Developed the idea of the OODA loop, Observe, Orient, Decide, and Attack
Taught his students how to think, not facts
Believed the order of importance is people, ideas, then hardware
Notes & Quotes
Advantage of hard work
“Mindful of his mother’s lesson that hard work enables one to excel over those who coast through life, John was in the pool long before other players, and he stayed long after the practice was over and they had gone.”
Desire to be somebody
“He was determined to excel although he did not yet know in what area. He only knew that he had to do something better than anyone had ever done it before. He had to show people in Erie that he was somebody.”
Using reality to his advantage
“He asked the investigating officer if the Army’s general orders were in effect…When he was told that of course the general orders were in effect, he said one of the general orders stated that the first responsibility of an officer was to take care of his men. Officers were not doing that, not if enlisted personnel were sleeping on the ground while suitable quarters stood empty.”
A man of principles
“Boyd saw himself and would continue to see himself: the man of principle battling superiors devoid of principle; the idealist fighting those of higher rank who have shirked their responsibilities; the man who puts it all on the line and, after receiving threat of dire consequences, prevails. His principles win out over his opposition’s lack of principles.”
Avid reader
“He always carried books, not just class books, but books on history and war and philosophy”
Advantages of doing something everyone isn't
“No one else in the Air Force was seeking to advance the art of air-to-air combat…Thus Boyd soon knew more about what he was teaching than did any other person in the Air Force”
Note: A good example of doing what others won’t that gives you supremacy over it
“No one could counter Boyd’s briefing because no one in the Building was doing similar work; the Pentagon had no military theorists. Boyd was out there all alone and gaining converts by the day."
Little patience for anyone not for his cause
“Like most people who find a cause, he had little patience for those who did not understand or who disagreed with what he was doing.”
He taught how to think
“What he was teaching was how to think—not just of the maneuver, but of the effect each maneuver had on airspeed what countermoves were available to an enemy pilot, how to anticipate those counters, and how to keep enough airspeed to counter the countermove.”
Talked to learn
“He talked to learn: as he went through his monologues, his thoughts bounced around, various theses were tried and rejected until finally he had gained a better understanding of whatever it was that was on his mind.”
Note: I like using this strategy as well
“The more he talked, the more he understood about what he was trying to do”
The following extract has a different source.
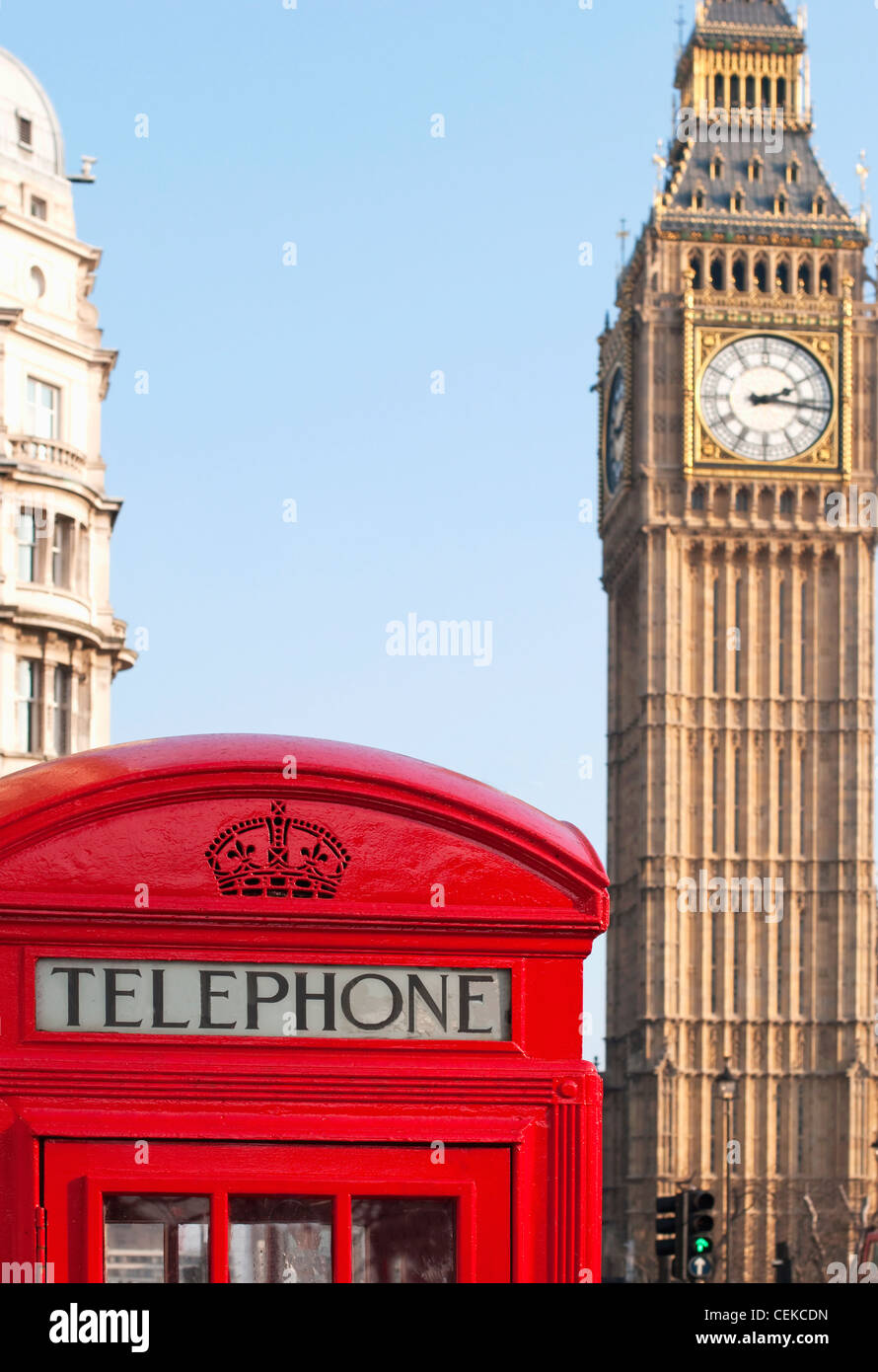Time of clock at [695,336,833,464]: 2:16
“He considered every word and every idea from every possible angle, then threw it out for discussion, argued endless hours, restructured his line of thought, and threw it out for discussion again. Creativity was painful and laborious and repetitive and detail-haunted…Boyd needed the dialectic of debate"
Drink slow
“He might eat fast, but he drank slowly. No one ever saw him drink more than one beer.”
Planned ahead
“Considering his chess-master-like ability to plan ahead and considering how the AFIT program and his follow-on assignment turned out, Boyd quite possibly outsmarted everyone, including the Air Force”
Studied across disciplines
“Boyd wanted to study industrial engineering, a broad course of study across several disciplines, and he would do it his way or not at all”
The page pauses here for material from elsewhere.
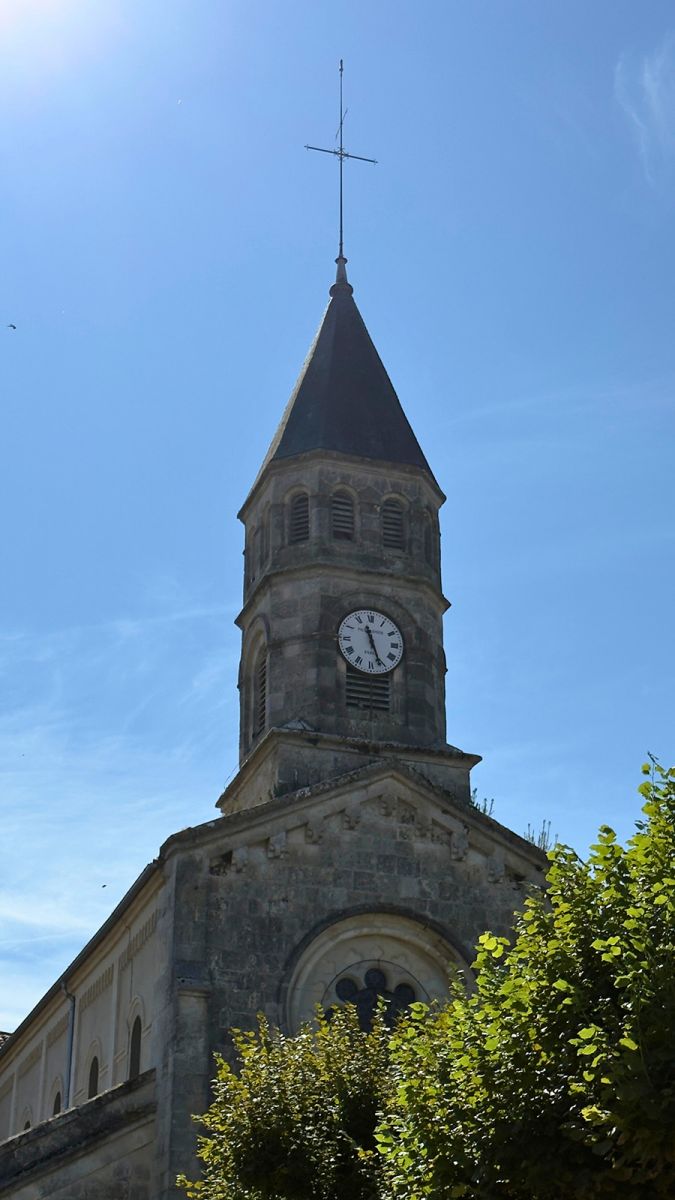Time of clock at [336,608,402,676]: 11:26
What to look for in colleagues
“What they share is that all are extraordinarily bright, all have an almost messianic desire to make a contribution to the world in which they live, all are men of probity and rectitude, and all—while independent in the extreme—are devoted followers of Boyd”
Opportunities come from unexpected places
“The opportunity came, as it almost always does, from an unexpected source and in an unexpected manner.”
Having a cause is key
“He had an idea bigger than himself—a cause. And that was what Christie wanted. A cause.”
Simpler the better
“Elegance is one of the most important attributes of an equation. The briefer and simpler an equation is, the more elegant it is.”
Use of trial and error
“He evolved his way to a design by trial and error. He did not know what he was looking for before the fact. He selected improvements as a basis for further variations and tests.”
He did his homework
“Boyd had proved he was not intimidated by rank and he knew his subject.”
“He prepared for a confrontation."
He did not bend, on anything
“The man just would not bend, even on things that did not matter to most people.”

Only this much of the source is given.